Task requirements. Your reply should be a faithful copy of the records below, free of pictures.

Extracted records:

------------

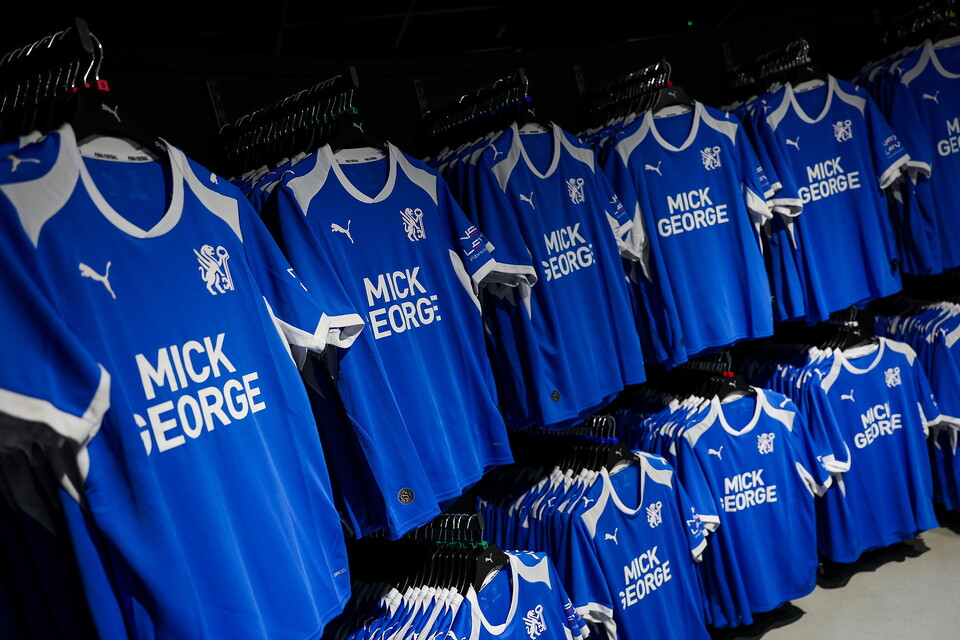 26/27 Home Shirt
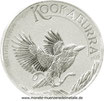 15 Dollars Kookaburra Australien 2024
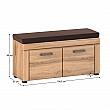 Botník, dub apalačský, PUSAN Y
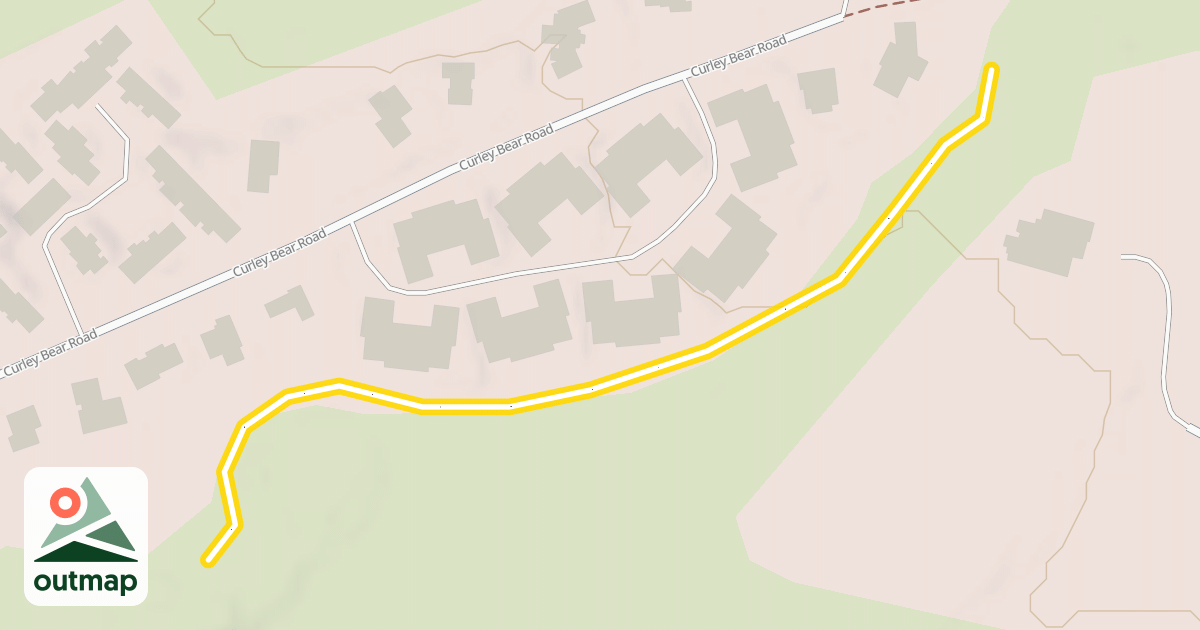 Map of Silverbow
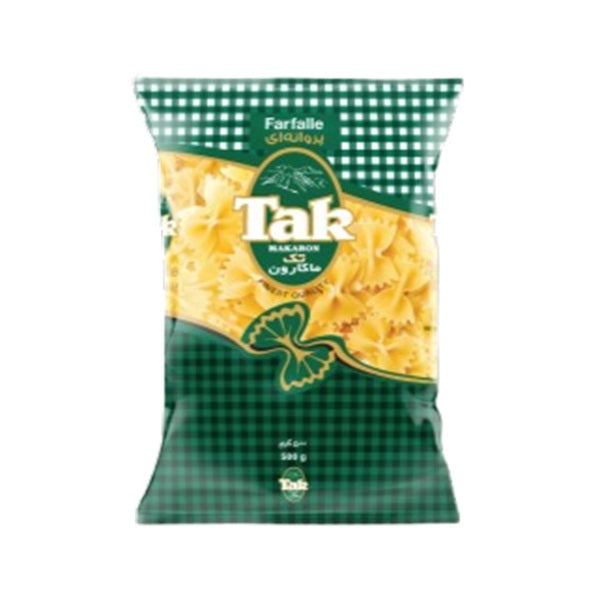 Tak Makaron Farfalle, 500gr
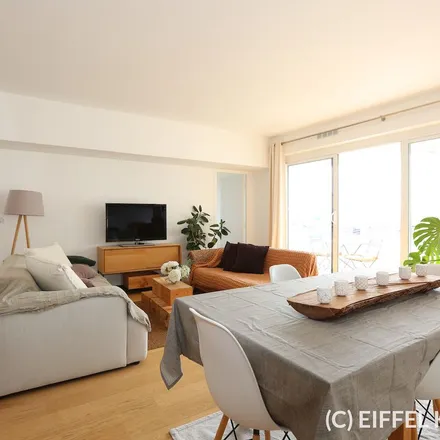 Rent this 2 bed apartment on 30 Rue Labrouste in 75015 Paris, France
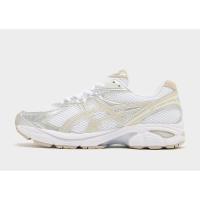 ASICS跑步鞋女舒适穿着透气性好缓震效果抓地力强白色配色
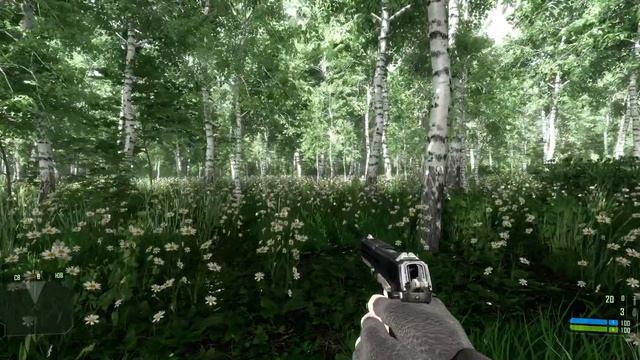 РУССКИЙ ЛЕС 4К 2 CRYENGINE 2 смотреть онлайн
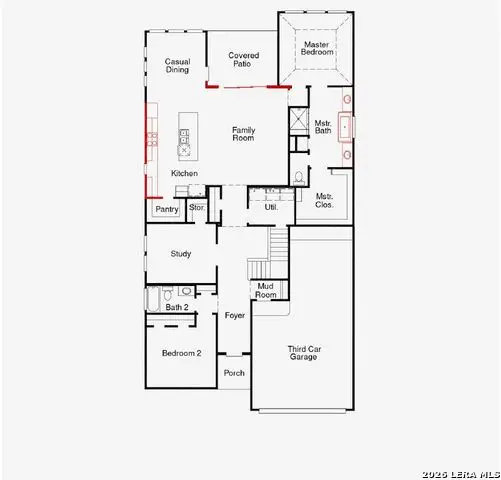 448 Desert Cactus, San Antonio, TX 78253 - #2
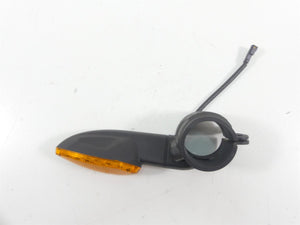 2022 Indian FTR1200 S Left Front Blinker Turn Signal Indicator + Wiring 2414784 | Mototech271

------------

Expected output.
 26/27 Home Shirt
 15 Dollars Kookaburra Australien 2024
 Botník, dub apalačský, PUSAN Y
 Map of Silverbow
 Tak Makaron Farfalle, 500gr
 Rent this 2 bed apartment on 30 Rue Labrouste in 75015 Paris, France
 ASICS跑步鞋女舒适穿着透气性好缓震效果抓地力强白色配色
 РУССКИЙ ЛЕС 4К 2 CRYENGINE 2 смотреть онлайн
 448 Desert Cactus, San Antonio, TX 78253 - #2
 2022 Indian FTR1200 S Left Front Blinker Turn Signal Indicator + Wiring 2414784 | Mototech271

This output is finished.